Anglo-Australian mining giant Rio Tinto has admitted damaging ancient Aboriginal rock shelters in Australia’s remote Pilbara region — blasting near the 46,000-year-old heritage site to expand an iron ore mine.
Traditional owners said that the culturally significant cave in Juukan Gorge, Western Australia — one of the earliest known sites occupied by Aborigines in Australia — had been destroyed in a “devastating blow” to the community.
Explosives were detonated on Sunday near the site in line with state government approvals granted seven years ago, Rio Tinto said in a statement.
“In 2013, ministerial consent was granted to allow Rio Tinto to conduct activity at the Brockman 4 mine that would impact Juukan 1 and Juukan 2 rock shelters,” a company spokesperson said, adding that the company had liaised with the Aboriginal community.
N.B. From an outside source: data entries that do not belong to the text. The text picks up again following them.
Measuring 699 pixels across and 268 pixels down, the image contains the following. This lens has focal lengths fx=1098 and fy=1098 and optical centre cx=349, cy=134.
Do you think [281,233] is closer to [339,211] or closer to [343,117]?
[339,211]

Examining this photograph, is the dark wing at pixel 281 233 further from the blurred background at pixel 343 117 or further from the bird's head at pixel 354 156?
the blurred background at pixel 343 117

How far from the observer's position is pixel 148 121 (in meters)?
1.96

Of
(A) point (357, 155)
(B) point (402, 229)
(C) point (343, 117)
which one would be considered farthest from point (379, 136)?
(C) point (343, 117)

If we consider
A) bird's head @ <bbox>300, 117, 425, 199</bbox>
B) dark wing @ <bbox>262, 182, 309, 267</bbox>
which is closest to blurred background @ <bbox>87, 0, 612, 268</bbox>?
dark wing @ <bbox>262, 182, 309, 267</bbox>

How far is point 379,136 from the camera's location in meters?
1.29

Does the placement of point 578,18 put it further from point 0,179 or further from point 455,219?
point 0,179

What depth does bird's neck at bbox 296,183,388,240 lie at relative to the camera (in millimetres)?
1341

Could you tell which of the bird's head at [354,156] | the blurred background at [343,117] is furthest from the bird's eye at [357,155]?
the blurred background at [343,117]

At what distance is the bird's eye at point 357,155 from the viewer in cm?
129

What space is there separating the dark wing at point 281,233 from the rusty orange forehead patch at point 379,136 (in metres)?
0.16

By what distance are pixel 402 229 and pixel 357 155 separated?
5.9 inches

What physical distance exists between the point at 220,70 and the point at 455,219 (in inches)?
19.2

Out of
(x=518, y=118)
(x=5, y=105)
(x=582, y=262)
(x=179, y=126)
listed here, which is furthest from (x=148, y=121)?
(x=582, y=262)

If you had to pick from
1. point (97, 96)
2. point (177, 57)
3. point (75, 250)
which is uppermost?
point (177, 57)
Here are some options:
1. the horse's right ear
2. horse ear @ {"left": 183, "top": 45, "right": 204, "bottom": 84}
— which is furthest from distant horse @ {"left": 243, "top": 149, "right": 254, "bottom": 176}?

“Rio Tinto has worked constructively together with the [Puutu Kunti Kurrama and Pinikura] people on a range of heritage matters under the agreement and has, where practicable, modified its operations to avoid heritage impacts and to protect places of cultural significance to the group,” the spokesperson said.
Just one year after the blasting was approved, an archaeological dig at one of the shelters uncovered the oldest known example of bone tools in Australia — a sharpened kangaroo bone dating back 28,000 years — and a 4,000-year-old hair plait believed to have been worn as a belt.
The 2014 excavations also found one of the oldest examples of a grinding stone ever found in Australia.
“There are less than a handful of known Aboriginal sites in Australia that are as old as this one,” Puutu Kunti Kurrama Land Committee chairman John Ashburton said.
“Our people are deeply troubled and saddened by the destruction of these rock shelters, and are grieving the loss of connection to our ancestors as well as our land,” Ashburton said.